[Что сделать]
1. Какие виды пирожного названы во фрагменте? Перечисли их все.
2. Перепиши перечень в виде JSON-списка строк, по одной на каждую строку перечня. Возьми строки с самого начала перечня и до строки с "180 centimetres" включительно, пустые строки и картинки пропусти.

===== Фрагмент текста

Кроме того, настоятельная просьба "Не отвергай!" есть и у Вагнера в "Лоэнгрине" (см. 28.2), там эти слова поет Эльза (сопрано), обращаясь к главному герою:
Ах, удостой меня признаньем
и слез моих не отвергай!
(д. 3, карт. 1)
6.9 C. 13. Бефстроганов есть, пирожное. Вымя… -
Стандартное меню недорогого вокзального ресторана. Пирожное – обычно песочное, эклер, "корзиночка" или бисквитное. Вымя – говяжье, вареное или жареное, дешевое блюдо из так называемых субпродуктов (к которым также относятся печень, почки и мозги).
6.10 C. 13–14. Тяжелая это мысль… <…> Очень тяжелая мысль… <…> Очень гнетущая это мысль. Мысль, которая не всякому под силу. Особенно с перепою… -
Мотив тяжкой, гнетущей мысли (см. 39.9).

==========
===== Сохранённые записи

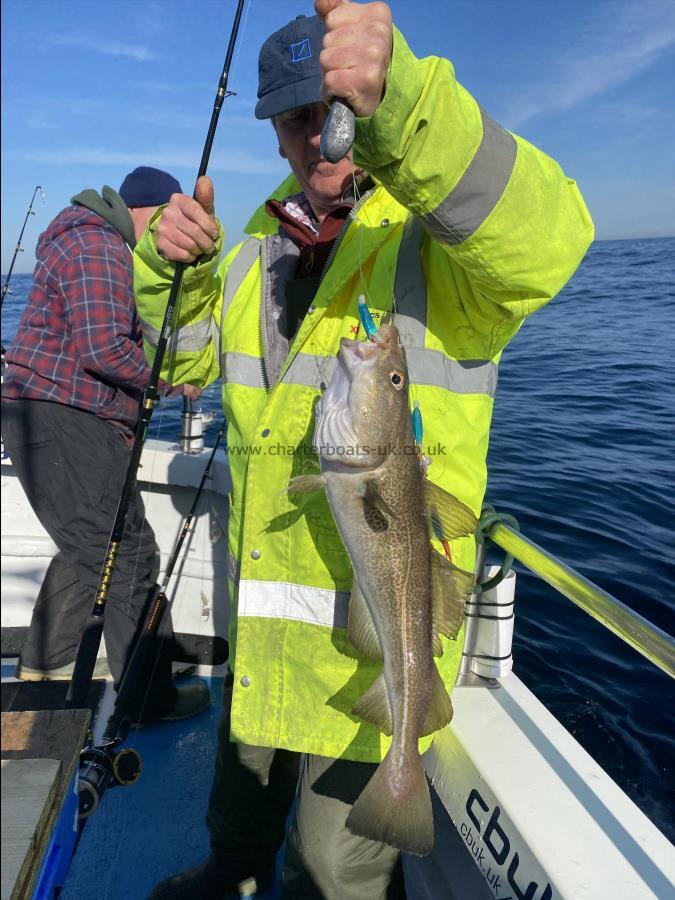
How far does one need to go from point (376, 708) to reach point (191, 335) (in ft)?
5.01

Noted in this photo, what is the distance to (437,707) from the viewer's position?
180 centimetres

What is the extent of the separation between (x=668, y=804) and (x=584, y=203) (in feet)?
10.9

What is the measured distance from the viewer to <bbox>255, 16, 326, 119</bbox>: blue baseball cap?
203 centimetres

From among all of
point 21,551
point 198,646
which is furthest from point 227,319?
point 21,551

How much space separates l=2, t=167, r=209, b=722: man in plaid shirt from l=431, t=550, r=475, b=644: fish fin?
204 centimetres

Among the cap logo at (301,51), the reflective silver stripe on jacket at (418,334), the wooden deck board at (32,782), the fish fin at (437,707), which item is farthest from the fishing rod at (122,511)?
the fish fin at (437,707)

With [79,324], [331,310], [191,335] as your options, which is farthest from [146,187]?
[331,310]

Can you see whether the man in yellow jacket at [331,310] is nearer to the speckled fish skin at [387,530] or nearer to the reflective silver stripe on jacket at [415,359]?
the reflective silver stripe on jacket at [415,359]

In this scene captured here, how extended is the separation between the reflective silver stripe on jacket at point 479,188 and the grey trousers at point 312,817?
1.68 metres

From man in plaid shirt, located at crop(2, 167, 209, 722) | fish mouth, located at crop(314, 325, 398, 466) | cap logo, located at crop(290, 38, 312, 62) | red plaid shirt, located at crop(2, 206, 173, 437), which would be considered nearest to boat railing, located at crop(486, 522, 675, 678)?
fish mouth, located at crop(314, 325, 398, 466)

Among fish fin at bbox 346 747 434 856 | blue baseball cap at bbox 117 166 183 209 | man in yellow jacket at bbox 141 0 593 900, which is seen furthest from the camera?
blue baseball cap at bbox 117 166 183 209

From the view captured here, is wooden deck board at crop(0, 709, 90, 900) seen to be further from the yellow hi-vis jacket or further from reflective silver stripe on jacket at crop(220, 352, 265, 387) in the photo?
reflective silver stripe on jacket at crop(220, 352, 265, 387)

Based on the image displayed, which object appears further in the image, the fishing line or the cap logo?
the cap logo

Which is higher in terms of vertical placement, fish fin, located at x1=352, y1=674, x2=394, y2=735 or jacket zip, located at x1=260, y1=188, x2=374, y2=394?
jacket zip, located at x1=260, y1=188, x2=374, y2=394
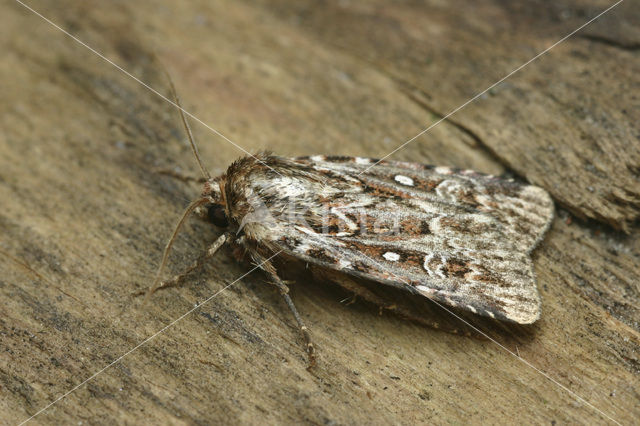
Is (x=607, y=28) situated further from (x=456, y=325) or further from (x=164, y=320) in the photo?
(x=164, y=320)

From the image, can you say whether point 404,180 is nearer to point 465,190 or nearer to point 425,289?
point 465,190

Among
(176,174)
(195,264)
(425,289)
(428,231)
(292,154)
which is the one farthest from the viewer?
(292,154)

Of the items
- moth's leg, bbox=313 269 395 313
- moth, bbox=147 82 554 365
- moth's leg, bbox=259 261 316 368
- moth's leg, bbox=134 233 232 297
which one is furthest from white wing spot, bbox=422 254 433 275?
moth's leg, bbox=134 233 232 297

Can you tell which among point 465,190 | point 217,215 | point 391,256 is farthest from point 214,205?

==========

[Результаты]
1. песочное, эклер, «корзиночка», бисквитное

2.
[
  "How far does one need to go from point (376, 708) to reach point (191, 335) (in ft)?",
  "5.01",
  "Noted in this photo, what is the distance to (437,707) from the viewer's position?",
  "180 centimetres"
]